5. Conclusion Remarks

5.1. Summary

In this paper, a linear multikernel identity authentication method named UAMKL is proposed based on two kinds of features: keyboard and mouse. This method maps the different kernel functions corresponding to two kinds of keyboard and mouse features, and different kernel functions are combined into a new kernel function, and then the kernel function is applied to the classifier. The mouse and keyboard features in identity authentication are suitable for different kernel functions, due to their heterogeneity, and the appropriate kernel function mapping and combination can effectively achieve dual-index authentication and greatly improve the authentication accuracy and other performances. Moreover, the proposed method is applied to single index authentication, and the authentication accuracy is higher than other algorithms. In this paper, three groups of experiments are carried out for mouse features, keyboard features, and fusion features.

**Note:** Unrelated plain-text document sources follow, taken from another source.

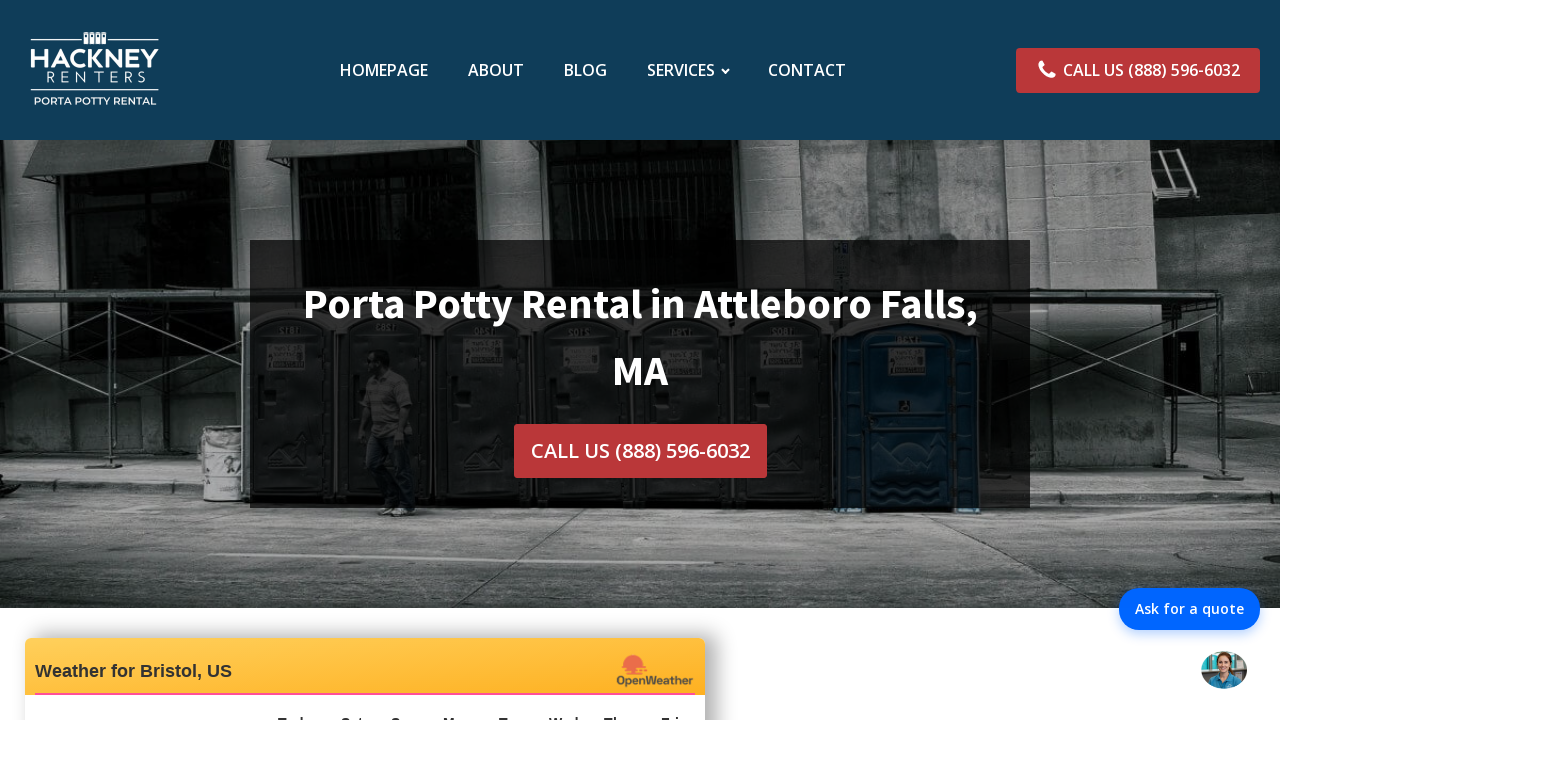

--- FILE ---
content_type: text/css
request_url: https://hackneyrenters.org/wp-content/uploads/oxygen/css/444.css?cache=1702664629&ver=6.9
body_size: -108
content:
#section-23-444 > .ct-section-inner-wrap{align-items:center}#section-23-444{background-repeat:no-repeat;height:65vh;text-align:left;background-position:50% 50%}#section-2-444 > .ct-section-inner-wrap{padding-top:30px;padding-bottom:0}#div_block-31-444{background-color:rgba(0,0,0,0.7);padding-bottom:30px;padding-top:30px;padding-right:30px;padding-left:30px;text-align:left;align-items:center;margin-top:auto;margin-bottom:auto}@media (max-width:767px){#div_block-31-444{padding-bottom:20px;padding-top:20px;padding-right:20px;padding-left:20px}}#headline-32-444{color:#ffffff;font-size:42px;max-width:720px;text-align:center;margin-bottom:20px}@media (max-width:767px){#headline-32-444{font-size:36px}}@media (max-width:479px){#headline-32-444{font-size:32px}}#link_button-35-444{background-color:#ba3739;border:1px solid #ba3739}#link_button-35-444{font-size:20px;font-weight:600}#link_button-35-444:hover{background-color:#fd625e;border:1px solid #fd625e}

--- FILE ---
content_type: text/plain; charset=utf-8
request_url: https://api.openweathermap.org/data/2.5/widgets/weather?id=4931378&units=imperial&appid=81792a6d4dd84df44a1904b1339e04e7&callback=jQuery3410152589188827277_1769144820658&_=1769144820659
body_size: 558
content:
jQuery3410152589188827277_1769144820658({"coord":{"lon":-71.1662,"lat":41.8334},"weather":[{"id":800,"main":"Clear","description":"clear sky","icon":"01n"}],"base":"stations","main":{"temp":27.36,"feels_like":27.36,"temp_min":25.83,"temp_max":30.56,"pressure":1019,"humidity":71,"sea_level":1019,"grnd_level":1014},"visibility":10000,"wind":{"speed":1.01,"deg":328,"gust":1.99},"clouds":{"all":0},"dt":1769144820,"sys":{"type":2,"id":2009456,"country":"US","sunrise":1769169896,"sunset":1769204865},"timezone":-18000,"id":4931378,"name":"Bristol","cod":200})

--- FILE ---
content_type: text/plain; charset=utf-8
request_url: https://api.openweathermap.org/data/2.5/widgets/forecast?id=4931378&units=imperial&cnt=8&appid=81792a6d4dd84df44a1904b1339e04e7&callback=jQuery3410152589188827277_1769144820658&_=1769144820660
body_size: 3218
content:
jQuery3410152589188827277_1769144820658({"city":{"id":4931378,"name":"Bristol","coord":{"lon":-71.1662,"lat":41.8334},"country":"US","population":0,"timezone":-18000},"cod":"200","message":1.3730072,"cnt":8,"list":[{"dt":1769184000,"sunrise":1769169896,"sunset":1769204865,"temp":{"day":29.98,"min":13.42,"max":33.51,"night":13.42,"eve":23.23,"morn":22.95},"feels_like":{"day":19.96,"night":0.82,"eve":11.46,"morn":13.96},"pressure":1021,"humidity":52,"weather":[{"id":804,"main":"Clouds","description":"overcast clouds","icon":"04d"}],"speed":16.89,"deg":269,"gust":42.81,"clouds":87,"pop":0},{"dt":1769270400,"sunrise":1769256252,"sunset":1769291340,"temp":{"day":12.85,"min":4.91,"max":16.32,"night":10.96,"eve":13.84,"morn":5.88},"feels_like":{"day":0.25,"night":0.84,"eve":2.26,"morn":-6.72},"pressure":1035,"humidity":34,"weather":[{"id":802,"main":"Clouds","description":"scattered clouds","icon":"03d"}],"speed":14.41,"deg":303,"gust":37.27,"clouds":48,"pop":0},{"dt":1769356800,"sunrise":1769342606,"sunset":1769377816,"temp":{"day":16.5,"min":10.65,"max":23.22,"night":23.22,"eve":16.29,"morn":10.65},"feels_like":{"day":8.6,"night":14.61,"eve":6.58,"morn":1.9},"pressure":1035,"humidity":32,"weather":[{"id":601,"main":"Snow","description":"snow","icon":"13d"}],"speed":8.39,"deg":18,"gust":23.22,"clouds":100,"pop":1,"snow":4.32},{"dt":1769443200,"sunrise":1769428958,"sunset":1769464292,"temp":{"day":27.9,"min":14.92,"max":27.9,"night":15.48,"eve":17.8,"morn":24.66},"feels_like":{"day":16.03,"night":4.03,"eve":5.2,"morn":12.42},"pressure":1007,"humidity":93,"weather":[{"id":601,"main":"Snow","description":"snow","icon":"13d"}],"speed":15.82,"deg":355,"gust":34.23,"clouds":100,"pop":1,"snow":21.71},{"dt":1769529600,"sunrise":1769515307,"sunset":1769550768,"temp":{"day":15.96,"min":7.07,"max":22.5,"night":18.48,"eve":22.14,"morn":13.64},"feels_like":{"day":7.32,"night":5.88,"eve":12.6,"morn":3.33},"pressure":1022,"humidity":71,"weather":[{"id":600,"main":"Snow","description":"light snow","icon":"13d"}],"speed":11.83,"deg":245,"gust":30.49,"clouds":3,"pop":0.2,"snow":0.13},{"dt":1769616000,"sunrise":1769601655,"sunset":1769637245,"temp":{"day":21.2,"min":9.16,"max":25.84,"night":9.16,"eve":23.56,"morn":11.68},"feels_like":{"day":10.36,"night":-0.53,"eve":13.3,"morn":1.96},"pressure":1018,"humidity":76,"weather":[{"id":800,"main":"Clear","description":"sky is clear","icon":"01d"}],"speed":11.21,"deg":286,"gust":27.69,"clouds":3,"pop":0},{"dt":1769702400,"sunrise":1769688002,"sunset":1769723722,"temp":{"day":18.95,"min":4.96,"max":22.93,"night":15.93,"eve":22.32,"morn":6.44},"feels_like":{"day":11.84,"night":15.93,"eve":14.86,"morn":-1.61},"pressure":1023,"humidity":73,"weather":[{"id":804,"main":"Clouds","description":"overcast clouds","icon":"04d"}],"speed":6.96,"deg":245,"gust":17.96,"clouds":100,"pop":0},{"dt":1769788800,"sunrise":1769774346,"sunset":1769810199,"temp":{"day":23.58,"min":7.77,"max":27.23,"night":11.07,"eve":24.85,"morn":8.29},"feels_like":{"day":14.23,"night":1.99,"eve":14.49,"morn":1.98},"pressure":1022,"humidity":75,"weather":[{"id":800,"main":"Clear","description":"sky is clear","icon":"01d"}],"speed":12.06,"deg":296,"gust":20.18,"clouds":8,"pop":0}]})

The experimental analysis shows that the results are radically different based on the time-slice of segmentation. The best time-slice selection of mouse features, keyboard features, and fusion features is 5 min. In addition, compared with other algorithms, no matter using a single index or a combination of mouse and keyboard features, the method proposed in this paper has higher authentication accuracy, and the overall accuracy standard deviation of users is lower. Through the comparison of several groups of experiments, the best experimental results come from the algorithm proposed in this paper; the result of the accuracy is 89.6%, which is much higher than the best effect of other methods.

5.2. Future Work

Generally, few studies have applied the dual features of mouse and keyboard to user authentication. The proposed method has achieved impressive results; there are many shortcomings in this experiment, which do not take into account more external environmental factors, but the method of feature recognition in this paper has satisfactory recognition requirement, although these biometric recognition techniques are generally considered to be not suitable for identifying people. We believe that the proposed method has effectiveness and strong expansibility when we fuse more biological features by a new kernel, but it needs further improvement to be applied to practice. The future optimization direction will focus on commercial applications, for instance, considering that different models can be established for different types of active windows, because the operations of users in different scenarios are very different, considering combining with newer intelligent devices, such as voice control devices, and evaluating the impacts of personality on the generation model to complete the certification accurately and quickly. In conclusion, it is hoped that the results of this paper can promote further research and realize the wide applications of mouse and keyboard features as soon as possible.

Data Availability

The metadata used to support the findings of this study have not been made available because no agreement was obtained from the data participants.

Conflicts of Interest

The authors declare that there are no conflicts of interest regarding the publication of this paper.

Acknowledgments

This work was financially supported by the National Key R&D Program of China (Grant no. 2017YFB0802703), Beijing Natural Science Foundation (Grant no. 4202002), and the research project of the Department of Computer Science in BJUT (Grant no. 2019JSJKY004).